GitHub Repo
MIT
April 16, 2026 at 12:49 AM0 views
Vision Claw
@safishamsiProject Author
- Overview
- Graphify is an AI-powered coding assistant skill that reads your files, builds a structured knowledge graph, and reveals architectural insights you might not notice from raw code alone. It works across folders, notes, papers, PDFs, images, videos, and more, turning disparate sources into a single, navigable graph.
- The system is fully multimodal: you drop in code, PDFs, Markdown, diagrams, whiteboard photos, screenshots, or even audio and video, and graphify extracts concepts and relationships from all of it, connecting them into one coherent graph.
- It supports 25 languages via tree-sitter AST parsing for code and structured text, enabling broad language coverage (Python, JavaScript, TypeScript, Go, Rust, Java, C, C++, Ruby, C#, Kotlin, Scala, PHP, Swift, and more).
- The output artifacts include an interactive graph (graph.html), a persistent JSON graph (graph.json), a human-readable audit (GRAPH_REPORT.md), and a cache that reuses work on subsequent runs. This architecture allows you to re-query weeks later without re-reading the entire corpus.
- The project emphasizes transparency: every relationship in the graph is tagged as EXTRACTED (found directly in source), INFERRED (reasonable inference with a confidence score), or AMBIGUOUS (flagged for review). You always know what was found versus what was guessed.
- A noteworthy efficiency claim: in mixed corpora, graphify achieves around 71.5x fewer tokens per query versus reading the raw files, thanks to a persistent, compact graph representation and a domain-aware extraction workflow. This performance benefit compounds over time as the graph is reused.
- Included at the outset are badges and indicators of project status and community engagement (CI, PyPI, downloads, sponsorship, and LinkedIn presence) to signal current maintenance, distribution, and support.
[Image: CI badge]
[Image: PyPI badge]
[Image: Downloads badge]
[Image: Sponsor badge]
[Image: LinkedIn badge]
- Core capabilities and intent
- Purpose: graphify turns a folder of files into a structured knowledge graph that reveals “god nodes,” surprising connections, and design rationales that are often buried in comments, docs, or related papers.

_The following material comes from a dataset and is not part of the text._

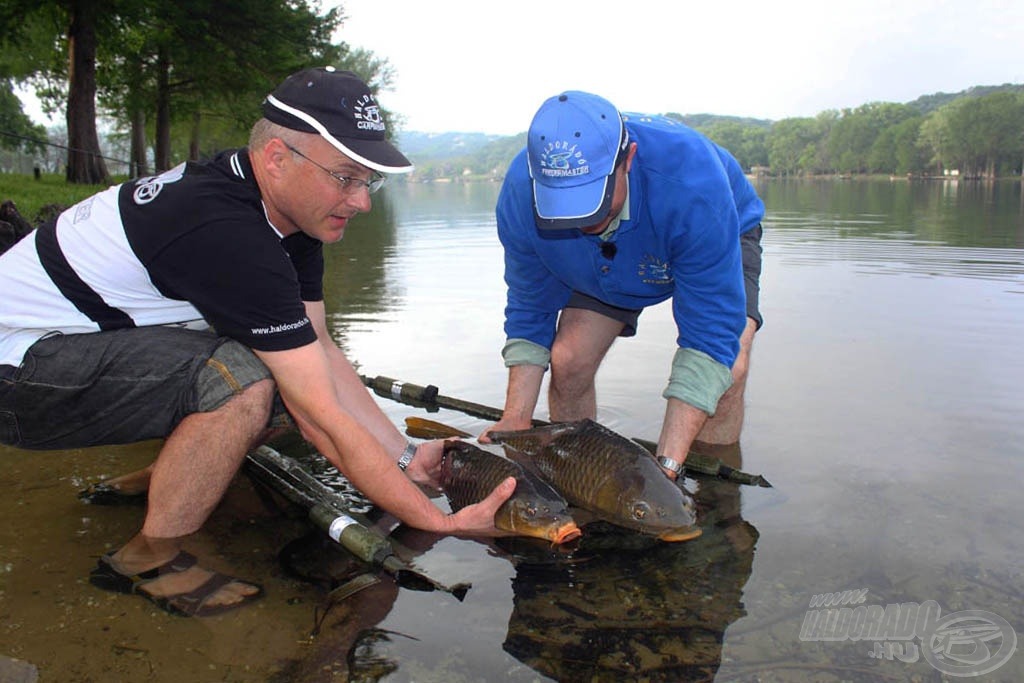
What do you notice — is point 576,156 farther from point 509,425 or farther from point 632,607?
point 632,607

- Multimodal ingestion: supports code, docs, papers, images, video and audio, and web-derived content through URLs. Transcripts from audio/video are created locally with Whisper via a domain-aware prompt, and transcripts are cached for fast re-runs.
- Language breadth: 25 languages supported for analysis via tree-sitter AST, enabling robust extraction across ecosystems and communities.

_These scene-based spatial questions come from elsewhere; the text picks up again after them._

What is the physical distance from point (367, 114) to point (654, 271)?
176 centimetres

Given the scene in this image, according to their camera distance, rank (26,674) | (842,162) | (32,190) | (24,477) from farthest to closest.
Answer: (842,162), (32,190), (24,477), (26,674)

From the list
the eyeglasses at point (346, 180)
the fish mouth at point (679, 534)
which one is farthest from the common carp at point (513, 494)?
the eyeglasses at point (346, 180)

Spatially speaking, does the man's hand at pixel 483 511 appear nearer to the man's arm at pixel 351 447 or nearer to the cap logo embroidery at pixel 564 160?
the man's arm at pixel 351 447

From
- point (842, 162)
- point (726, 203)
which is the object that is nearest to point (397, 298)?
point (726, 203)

- Graph-centric design: the output is a NetworkX graph, enriched with communities discovered by Leiden clustering, and augmented by explicit semantic similarity edges (INFERRED) that reflect cross-document concept ties.
- Transparency in reasoning: each edge is labeled as EXTRACTED, INFERRED (with a confidence score), or AMBIGUOUS, so users can audit the basis of connections and decisions.
- How it works: the three-pass pipeline
- Pass 1 — Deterministic AST extraction (no LLM needed): code files are analyzed to extract structure such as classes, functions, imports, call graphs, docstrings, and rationale comments. This deterministic step grounds the graph in code topology without relying on large language models.
- Pass 2 — Local transcription for media: video and audio files are transcribed locally using faster-whisper. Transcripts are cached, enabling instant re-runs. Transcriptions are domain-aware and integrated as first-class inputs to the knowledge graph (god nodes, edges, and rationale lines).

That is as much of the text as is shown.